The Crown Office has had to fork out tens of millions of pounds in compensation in the Rangers fraud debacle, when innocent men were the victims of ‘malicious prosecution’ — a scandal that could ultimately cost the taxpayer up to £100million.
It’s baffling that anyone thought it would be advisable to raise the idea that juries in some trials could be ditched, with trust in Scottish justice at such a low ebb.
The Crown, under James Wolffe, QC, Miss Bain’s predecessor, was criticised last year by former Supreme Court judge Lord Hope of Craighead over its intervention in the Salmondgate debacle — when it was accused of attempting to censor the former First Minister’s evidence to a Holyrood inquiry.
Serving judges have also voiced their concern over Mr Brown’s early release plans — last month the Senators of the College of Justice warned the ‘proposals raise profound questions concerning the impact on public confidence’ in Scottish justice.
Judges and even former judges aren’t known for speaking out in this way, so when they do it’s a reasonable indication that things have gone badly wrong.

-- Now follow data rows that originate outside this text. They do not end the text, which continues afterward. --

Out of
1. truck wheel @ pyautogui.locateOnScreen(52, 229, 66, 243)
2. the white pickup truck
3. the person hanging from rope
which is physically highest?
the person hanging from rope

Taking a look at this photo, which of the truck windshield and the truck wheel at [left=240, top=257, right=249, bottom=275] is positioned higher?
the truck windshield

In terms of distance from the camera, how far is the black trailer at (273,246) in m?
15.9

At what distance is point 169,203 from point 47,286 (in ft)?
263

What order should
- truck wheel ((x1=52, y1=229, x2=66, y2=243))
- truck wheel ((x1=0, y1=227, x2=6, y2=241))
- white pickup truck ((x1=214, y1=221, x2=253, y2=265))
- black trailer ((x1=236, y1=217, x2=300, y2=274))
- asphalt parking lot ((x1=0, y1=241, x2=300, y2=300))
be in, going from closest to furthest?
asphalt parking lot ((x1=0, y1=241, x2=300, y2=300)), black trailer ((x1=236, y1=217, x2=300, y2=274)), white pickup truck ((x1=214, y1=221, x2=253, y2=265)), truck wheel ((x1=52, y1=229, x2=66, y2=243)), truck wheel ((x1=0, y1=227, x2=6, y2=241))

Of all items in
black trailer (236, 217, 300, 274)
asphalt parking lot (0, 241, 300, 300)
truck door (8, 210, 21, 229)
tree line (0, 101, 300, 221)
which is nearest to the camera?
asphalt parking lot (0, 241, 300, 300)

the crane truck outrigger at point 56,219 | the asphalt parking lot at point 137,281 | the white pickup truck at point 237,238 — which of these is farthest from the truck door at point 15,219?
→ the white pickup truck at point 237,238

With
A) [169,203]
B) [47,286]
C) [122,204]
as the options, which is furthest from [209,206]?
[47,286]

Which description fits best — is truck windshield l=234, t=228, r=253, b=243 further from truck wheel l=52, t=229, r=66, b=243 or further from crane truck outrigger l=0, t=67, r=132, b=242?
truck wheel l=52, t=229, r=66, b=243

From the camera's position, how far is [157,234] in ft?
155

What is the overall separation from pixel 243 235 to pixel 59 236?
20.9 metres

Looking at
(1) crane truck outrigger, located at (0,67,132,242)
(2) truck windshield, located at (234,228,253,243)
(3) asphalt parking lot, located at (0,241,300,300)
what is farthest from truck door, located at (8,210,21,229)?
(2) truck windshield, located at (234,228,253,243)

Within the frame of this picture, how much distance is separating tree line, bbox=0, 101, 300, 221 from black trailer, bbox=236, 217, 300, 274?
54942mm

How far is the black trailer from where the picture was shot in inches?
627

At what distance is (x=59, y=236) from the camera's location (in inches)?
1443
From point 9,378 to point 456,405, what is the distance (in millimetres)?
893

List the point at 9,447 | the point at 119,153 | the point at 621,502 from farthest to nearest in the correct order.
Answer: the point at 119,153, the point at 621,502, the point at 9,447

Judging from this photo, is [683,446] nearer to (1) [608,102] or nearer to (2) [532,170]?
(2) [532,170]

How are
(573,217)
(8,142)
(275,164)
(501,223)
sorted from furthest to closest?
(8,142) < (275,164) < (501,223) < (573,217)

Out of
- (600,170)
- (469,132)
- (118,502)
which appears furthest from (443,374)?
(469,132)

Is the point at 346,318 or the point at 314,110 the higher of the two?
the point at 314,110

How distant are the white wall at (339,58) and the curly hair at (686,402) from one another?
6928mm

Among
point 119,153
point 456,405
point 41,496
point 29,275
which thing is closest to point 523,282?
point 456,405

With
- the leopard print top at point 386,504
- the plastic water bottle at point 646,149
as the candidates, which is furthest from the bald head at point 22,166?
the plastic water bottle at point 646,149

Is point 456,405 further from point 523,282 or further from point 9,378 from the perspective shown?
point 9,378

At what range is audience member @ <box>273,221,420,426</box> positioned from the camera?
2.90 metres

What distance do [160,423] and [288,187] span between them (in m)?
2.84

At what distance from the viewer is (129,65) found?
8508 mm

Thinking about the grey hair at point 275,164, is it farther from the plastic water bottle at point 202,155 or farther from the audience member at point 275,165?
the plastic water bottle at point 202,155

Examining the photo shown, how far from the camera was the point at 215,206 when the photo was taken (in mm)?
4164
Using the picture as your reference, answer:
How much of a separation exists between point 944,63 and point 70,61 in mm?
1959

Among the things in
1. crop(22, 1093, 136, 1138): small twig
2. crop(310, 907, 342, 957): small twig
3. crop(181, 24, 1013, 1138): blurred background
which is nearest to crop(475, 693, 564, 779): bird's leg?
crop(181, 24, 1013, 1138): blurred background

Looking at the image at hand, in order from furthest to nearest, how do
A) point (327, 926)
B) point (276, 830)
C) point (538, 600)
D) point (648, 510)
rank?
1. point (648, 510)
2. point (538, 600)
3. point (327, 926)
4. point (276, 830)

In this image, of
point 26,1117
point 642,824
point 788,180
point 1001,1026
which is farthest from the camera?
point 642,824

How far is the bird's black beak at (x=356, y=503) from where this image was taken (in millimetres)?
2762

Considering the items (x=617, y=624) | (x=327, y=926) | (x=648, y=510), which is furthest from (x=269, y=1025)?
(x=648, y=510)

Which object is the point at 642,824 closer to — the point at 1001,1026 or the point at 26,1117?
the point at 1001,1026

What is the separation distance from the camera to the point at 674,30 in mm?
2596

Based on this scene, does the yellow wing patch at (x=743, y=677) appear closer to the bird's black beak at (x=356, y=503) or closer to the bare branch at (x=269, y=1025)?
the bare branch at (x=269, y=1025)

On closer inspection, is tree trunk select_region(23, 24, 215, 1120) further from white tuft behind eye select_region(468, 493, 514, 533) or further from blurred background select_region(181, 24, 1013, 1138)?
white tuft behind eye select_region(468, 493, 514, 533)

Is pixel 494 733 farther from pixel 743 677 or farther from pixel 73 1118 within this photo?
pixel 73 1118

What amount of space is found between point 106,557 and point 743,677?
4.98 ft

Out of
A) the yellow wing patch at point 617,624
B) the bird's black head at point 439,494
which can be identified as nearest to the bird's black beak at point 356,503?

As these and other crises unfold, Mr Brown has followed the example of previous justice secretaries by sitting on the side-lines, maintaining a monastic silence (apart from the odd blundering intervention) — and hoping it all goes away.
It’s a gigantic abdication of responsibility by a minister out of his depth, and plainly out of ideas, as our once-revered justice system veers from crisis to calamity.
- This column appeared in the Scottish Daily Mail on April 5, 2022.